- **Given passage**:

CSA Newsletter, January, 2009: Open Context: Developing Common Solutions for Data Sharing

Open Context: Developing Common Solutions for Data Sharing

Eric Kansa and Sarah Whitcher Kansa
(See email contacts page for the author's email address.)

Overview

Many collections created in ongoing archaeological surveys or excavations are managed by small research teams or small institutions with little capacity to develop their own web-accessible database solutions or other public access to the data files created by the project. Without greater access and dissemination, many of these collections remain obscure, ignored, and under-used. Thus, there is a significant need to find ways to facilitate sharing such research content.

Fortunately, the declining costs of Web-related technologies, especially the growing power and maturity of open-source code libraries, are starting to make it more feasible for even small and under-funded institutions and individual projects to publish their collections online. Omeka www.omeka.org, an open source collections dissemination project, is seeing widespread use to help small museums establish a Web presence and share their collections.

While Omeka represents an excellent solution for creating online exhibitions, it lacks some key features needed to support research-oriented applications.¹ Researchers often create much more complicated datasets, usually with recording strategies and terminologies customized for very specific agendas and questions. Because researchers create more complex and individualized kinds of data, and because they often need greater precision in querying and analyzing these data, generalized solutions for Web-dissemination of this type of content are very difficult to find. The Open Context project (also open-sourced) represents an attempt to address this issue by providing researchers with a very generalized tool that supports demanding types of interaction with data. The Open Context project, funded by the William and Flora Hewlett Foundation, was initially launched in 2006 to demonstrate the potential to provide direct access to cultural heritage datasets. Its development is ongoing and has recently seen significant revision and progress, thanks to funding from the National Endowment for the Humanities and the Institute for Museum and Library Studies. This article describes some of the conceptual, practical, and technical rationales driving developments of Open Context over the past two years since its initial public release. (See www.opencontext.org/ for the current home page and testing.opencontext.org/sets/ for the beta version of the coming and improved home page.)

Traditional Dissemination Practices and Digital Data Publication: Old Dogs, New Tricks?

Field research generates a dizzying amount of information, painstakingly gathered by teams of people over many years of a project's life. Technological advances in the past two decades have escalated both the quantity and the range of information gathered in the course of field studies. Now, in theory (and often in practice), every moment of fieldwork can be documented, using a combination of media including cameras, video recording, laser scanners, GIS, global positioning systems (GPS), etc. Back in the lab, specialists add further documentation with scanned drawings, digitized maps, spreadsheets of analytical notations, and measurements. The continuing decline in storage costs and the growing sophistication of database systems help fuel this drive for more complete and thorough recording. In almost all cases, these new approaches produce richer and more comprehensive documentation than was previously feasible with traditional paper and photographic recording techniques. This digital documentation, coupled with digital communication via the Internet, permits far more rapid and comprehensive dissemination of research data, data that are extremely rich and complex.

Despite the potential of the Internet and in spite of the increasing popularity of less formalized (and much faster) means of disseminating information, such as blogs, the traditional method of synthesized print publication often persists as the primary means of disseminating scholarship. Thus, the ever-increasing scores of primary data on which the syntheses are based remain hidden on computer hard drives, facing greater risk of loss than their paper catalog predecessors. One of the primary reasons for this is that the scholarly infrastructure for sharing content has not kept up with developments in technology. Scholars lack places to house their digital content and means to share it and compare it with that from other projects. The potential is there, but (except for the very few well-funded projects with the resources to put their own materials into the public realm) the tools and other resources are not. In the end, and having spent a great deal of time collecting potentially valuable digital research content, scholars are still left with their printed syntheses in hand and the foundational data inaccessible. Sadly, this situation hasn't changed much in twenty years.

- **What the exercise asks**: Extend the article on Open Context and archaeological data sharing, picking up after its last sentence. The data that comes next has no connection to the article on Open Context.

- **Listing**:
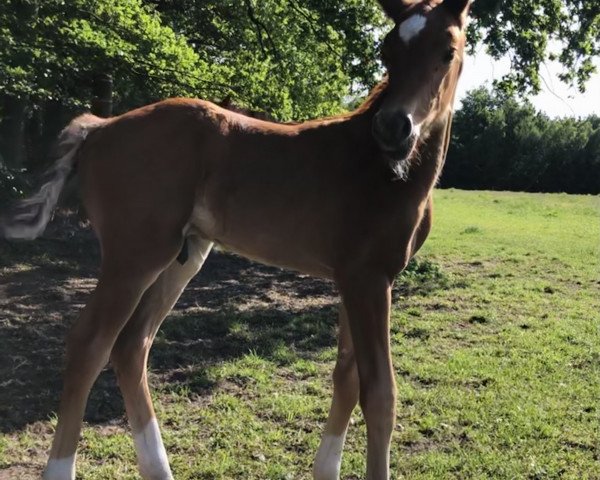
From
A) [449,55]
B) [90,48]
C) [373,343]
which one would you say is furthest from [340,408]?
[90,48]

- **The output**:
So Much Archaeology, So Little Time. . . So Little Funding. . . So Little Expertise

This failure to adopt new ways of disseminating primary data stems from a number of concerns, including lack of time, funding and know-how, and, perhaps most importantly, lack of proof that the effort will be worthwhile to scholarship. Thus, while digital documentation and storage costs are in sharp decline, many scholars lack the means (and often, the incentives) to share their field research easily.

Even for those scholars who have already embraced digital dissemination, many questions remain about how disparate resources can and should be brought together. Among the primary technical and conceptual issues in sharing cultural heritage content is the question of how (and to what extent) to standardize to codify our documentation. Researchers in the humanities and social sciences typically work in very decentralized institutional settings and within very different research traditions. Time and budgetary constraints further inhibit the development of widely adopted recording and data management standards. As such, scholars generally lack consensus on standards of recording and tend to make their own customized databases to suit the needs of their individual research agendas and theoretical perspectives (see also Denning 2004; Hodder 1999; Boast et. al 2007).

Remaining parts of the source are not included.